## begin Provided text

# Cool Person Test



## Motorhomersimpson (May 9, 2005)

Worked for me ... How about you 8)

>>> Click Here To find Out How Cool You Really Are <<<

MHS...Rob


----------



## moblee (Dec 31, 2006)

:evil: :evil: Am i the first person to fall for it,or just the first person to Answer :!: :lol: :lol:


----------



## Motorhomersimpson (May 9, 2005)

Hi Phil,

Fall for what :?: You don't mean to say you failed the test 8) :lol: 

MHS...Rob


----------



## moblee (Dec 31, 2006)

Yes rob.

As you know,I was called a Richardhead. :lol: :lol: 


Are you sure you passed :!: :wink:


----------



## artona (Jan 19, 2006)

Hi

I shall leave the test for those amongst us who are worried whether they are cool or not :lol: :lol: :lol: 


stew


----------



## Motorhomersimpson (May 9, 2005)

moblee said:


> Yes rob. As you know, I was called a Richardhead. :lol: :lol: Are you sure you passed :!: :wink:


Hi Phil,

well as you say you know I know you were called a Richardhead - cool way around it 8) - I'll leave you to figure that out :lol:

Stew, you will never know just how cool you think you are though without taking the test 8)

MHS...Rob


----------



## DABurleigh (May 9, 2005)

I thought the sunglasses really would suit me, too.

Dave


----------



## clodhopper2006 (Aug 13, 2006)

Dont know what you lot are on about, it tells me I'm well cool!


----------



## crazylady (Oct 13, 2005)

I don't mind being honest. I failed the test. :lol:


----------

## end Provided text
## begin Material

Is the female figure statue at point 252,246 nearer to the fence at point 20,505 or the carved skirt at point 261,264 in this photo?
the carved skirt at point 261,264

## end Material

● **Task requirements**
1: According to the forum thread, why does artona choose not to take the test? Answer in one to three sentences.
2: Output the passage of the forum thread starting at "well as you" and ending at "suit me, too.".
The data above comes from a source other than the forum thread.

● **Worked solutions**
1: Artona says the test is best left to those forum members who are worried about whether they are cool or not.

2:
well as you say you know I know you were called a Richardhead - cool way around it 8) - I'll leave you to figure that out :lol:

Stew, you will never know just how cool you think you are though without taking the test 8)

MHS...Rob


----------



## DABurleigh (May 9, 2005)

I thought the sunglasses really would suit me, too.